Diffusion loss not decreasing

Question

Diffusion loss not decreasing

aniketp02 opened this issue 2 years ago · comments

Hi,
I have trained the GradTTS model on the Indian accent English dataset, and the results are pretty awesome.

Looking at the logs, I was startled to see that the diffusion loss throughout the training was not decreasing unlike other losses, and was also fluctuating a lot. Can anyone explain to me why this is the case and if the diffusion loss fluctuates so much why is it used in the total loss calculation?

I have attached my tensorboard outputs.

Training Diffusion Loss
Training Prior Loss
Training Duration Loss

Ivan Vovk · Answer 1 · Fri Jun 03 2022 22:35:04 GMT+0800 (China Standard Time)

@aniketp02 Hi! All 3 losses are must-have to train the model properly. What you have observed about diffusion loss is a normal behaviour, which we discussed in Section 4 of our Grad-TTS paper.

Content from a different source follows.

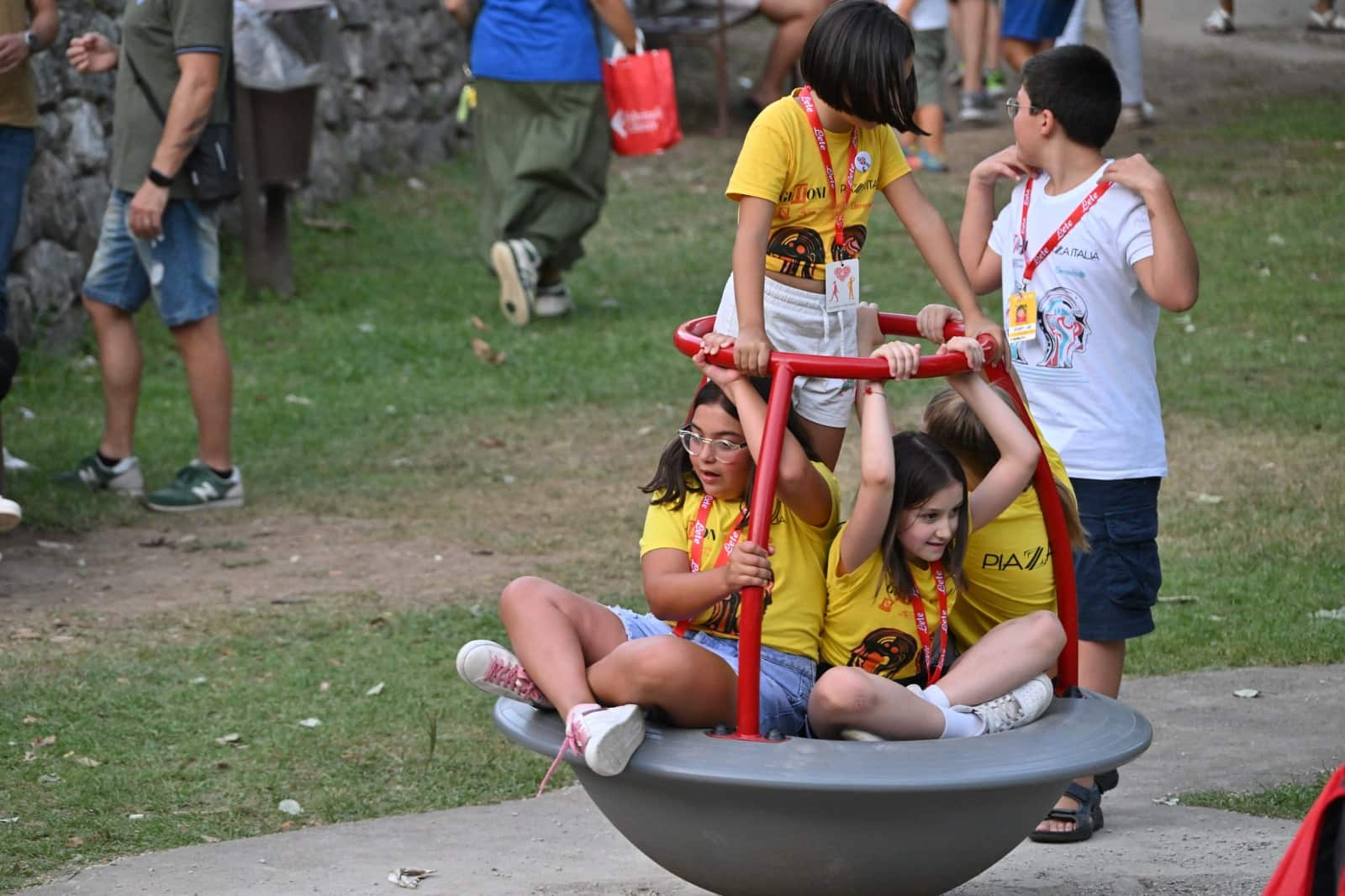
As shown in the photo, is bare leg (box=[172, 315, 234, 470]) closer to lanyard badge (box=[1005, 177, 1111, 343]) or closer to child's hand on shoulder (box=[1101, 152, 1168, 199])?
lanyard badge (box=[1005, 177, 1111, 343])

The denoising score matching objective we want to minimize to train a diffusion model is the integral $\int_0^T \lambda(t) ||\nabla_x \log p (x_t|x_0) - s_\theta(x_t, t)||^2 dt$ over the time interval $t \in [0, T]$. The only possible way to estimate it is to use the Monte-Carlo method: sampling uniformly distributed $t$ and compute the average loss in these points at each training step. Random sampling of $t$ induces high variance (especially for small batch size), that is why it seems like it just randomly oscillates after some training stage. However, on average it minimizes. At the same time, we need to be very accurate (meaning up to VERY small changes of loss) in gradient prediction over the whole continuous interval $[0, T]$ to generate high-quality samples at inference and it takes many time for the score network $s_\theta(x_t, t)$ to achieve this, meaning that the loss will converge slowly on average.

Combining these facts we get such diffusion loss behavior. Nonetheless, that doesn't mean it is unnecessary to optimize, moreover it is crucial. Otherwise, Grad-TTS diffusion decoder would produce just noise. Finally, diffusion loss does the job well if we check the energy function it corresponds to. Look at this issue: #9.